Practically this means that we intend to use the show as an intellectual anchor point for an ecosystem of thinking, writing, speaking, and engaging with the world around us. From here on out, the podcast will be where our most raw ideas begin to work themselves out. Over the next few weeks we’ll continue to refine these ideas in conversations with guests and with each other.
For the casual listener, nothing will really change. We believe that our new approach will bring in more listeners and we look forward to growing our community in a deliberate way. We’re excited to engage with listeners and excited to direct our free form exploration of ideas toward more specific ends.
From a project perspective, two directions emerge from this repositioning. First, there is the project of the humanities as an institutional formation. Our stories are very much bound up with a postwar institutionalization of humanities departments. Today, that institution is in peril, but although many have observed how universities are shuttering their formal engagement with the humanities, the discourse of the humanities has never been more broadly received in culture, business, and politics than it is today. Accounting for these diametrically opposed tendencies is critical to understanding the role and future of the humanities as a discursive formation.
In parallel to this project is what we might call the “applied humanities,” a term that describes our desire to demonstrate the “real world” value of a humanities education. In German these studies are literally called “spirit-sciences” (Geistwissenschaft); in business they are sometimes referred to as “soft skills.” Both terms reveal and obfuscate the truth of these analytical powers. Both terms encompass the idea that the humanities train you to communicate the uncommunicable. Another way to think of this is as a “metadiscourse”—a language that reveals the ways that language and communication work.
The most succinct way to frame our renewed vision for the podcast came in the episode itself: We seek to offer a rich alternative to the algorithmic wasteland.
In a practical sense, what we’re driving at is the ability to make distinctions. For us, the practical foundation of all knowledge is found in the distinction. In a moment of history where quantitative, statistical, and program-based knowledge is prized above all others, we offer an alternative system of knowledge—modes of distinction—that unlock areas of discourse that these other modes can’t access.
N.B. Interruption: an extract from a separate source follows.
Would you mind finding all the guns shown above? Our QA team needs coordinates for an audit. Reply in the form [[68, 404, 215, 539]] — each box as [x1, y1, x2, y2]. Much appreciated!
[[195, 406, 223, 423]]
These are new tools for the analytical toolkit and what we offer is not only a new set of tools to use, it’s also a better and more informed way to know what each tool actually does.
This is all to say that we’ve got big plans for the podcast. Our community today is small, but we believe that over the next 12 months we will add many new fellow travelers to our ranks. We welcome everyone and we’re honored that you want to join us on this journey.